In 1814, Agatha Dicks sold the house to Peter Elliott, a builder from Richmond. Dicks then traveled with her children to Ohio to flee the slaveholding state of Virginia. In 1815, she married noted Quaker missionary Isaac Harvey. She died in 1828 and is buried at the Old Springfield Friends Meeting House in Wilmington, Ohio.

Peter Elliott (1774–1863) was born in Gloucester County, Virginia. In the early 1790s, he moved to Richmond and began working for William McKim, a carpenter. In 1794, he served as a private in Captain John Stewart's Company, Major George Benn's Battalion, Colonel William Campbell's Regiment of Virginia Militia during the Whiskey Rebellion. In 1814, he moved to Lynchburg where he continued his profession of carpentry and building. In 1824, he moved to Lexington, Kentucky and added the blacksmith's trade to his repertoire. Around 1849, he moved to Evansville, Indiana to live with one of his sons, Joseph Peter Elliott. Peter Elliott died in Evansville, Indiana in 1863.

A partial list of subsequent owners of the house includes Irish tobacconist James V. Knight (from 1836–1858), merchant John T. Murrill and family (from 1858–1891), and WWII (in the 1950s). The house was rental property from 1891–1952, and the family of Arthur Walkup occupied the house from about 1918–1943.

The Dicks-Elliott House was determined to be individually eligible for listing in the National Register of Historic Places in 1999. It was included as a contributing property in the 2002 Boundary Increase of the Court House Hill-Downtown Historic District, which is listed on the National Register of Historic Places.

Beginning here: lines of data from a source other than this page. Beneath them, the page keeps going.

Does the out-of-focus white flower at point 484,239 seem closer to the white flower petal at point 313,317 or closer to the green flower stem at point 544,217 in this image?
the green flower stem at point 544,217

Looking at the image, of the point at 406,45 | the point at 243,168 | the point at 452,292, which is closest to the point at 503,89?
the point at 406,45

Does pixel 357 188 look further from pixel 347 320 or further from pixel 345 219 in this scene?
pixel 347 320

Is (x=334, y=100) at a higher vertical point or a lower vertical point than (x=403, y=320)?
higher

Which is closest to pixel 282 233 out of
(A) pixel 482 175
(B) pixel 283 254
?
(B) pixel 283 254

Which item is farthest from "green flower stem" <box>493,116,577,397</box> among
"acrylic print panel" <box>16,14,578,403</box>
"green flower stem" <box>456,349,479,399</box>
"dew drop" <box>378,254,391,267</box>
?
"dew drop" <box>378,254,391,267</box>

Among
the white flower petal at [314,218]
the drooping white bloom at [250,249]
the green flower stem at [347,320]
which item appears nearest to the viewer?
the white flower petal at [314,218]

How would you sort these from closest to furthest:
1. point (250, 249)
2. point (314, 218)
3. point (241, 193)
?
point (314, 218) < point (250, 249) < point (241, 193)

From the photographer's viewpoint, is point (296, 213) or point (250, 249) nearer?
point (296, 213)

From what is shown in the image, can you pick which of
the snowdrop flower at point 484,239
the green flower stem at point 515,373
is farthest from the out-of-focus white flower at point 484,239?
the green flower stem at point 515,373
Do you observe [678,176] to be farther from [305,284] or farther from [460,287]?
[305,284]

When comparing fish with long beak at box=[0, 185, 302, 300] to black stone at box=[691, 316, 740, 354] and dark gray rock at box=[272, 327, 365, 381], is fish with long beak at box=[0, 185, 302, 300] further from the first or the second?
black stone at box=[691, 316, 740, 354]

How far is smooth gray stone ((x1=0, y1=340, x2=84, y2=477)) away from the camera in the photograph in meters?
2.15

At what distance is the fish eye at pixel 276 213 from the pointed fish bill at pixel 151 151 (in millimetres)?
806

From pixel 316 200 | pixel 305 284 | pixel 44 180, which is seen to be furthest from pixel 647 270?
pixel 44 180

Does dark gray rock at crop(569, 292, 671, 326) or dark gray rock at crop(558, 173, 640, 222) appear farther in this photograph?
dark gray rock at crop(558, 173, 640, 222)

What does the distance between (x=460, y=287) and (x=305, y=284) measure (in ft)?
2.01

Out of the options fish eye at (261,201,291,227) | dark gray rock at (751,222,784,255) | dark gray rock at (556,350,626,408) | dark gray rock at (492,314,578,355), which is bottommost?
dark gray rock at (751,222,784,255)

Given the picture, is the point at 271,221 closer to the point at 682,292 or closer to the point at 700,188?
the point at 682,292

The house is a recipient of a Merit Award from the Lynchburg Historical Foundation, and has been featured on HGTV's "Dream Builders," "Old Homes Restored," and "If Walls Could Talk" (Episode WCT-1507H "Emily and Scott Smith buy their 1812 (sic) home in Lynchburg, Va., for only a dollar and get way more than they bargained for. Throughout the five-year renovation, the couple has discovered marbles, buttons, carpenter tools, wedding rings, an 1800s bullet mold and apotropaios (good luck symbols) engraved into the fireplace."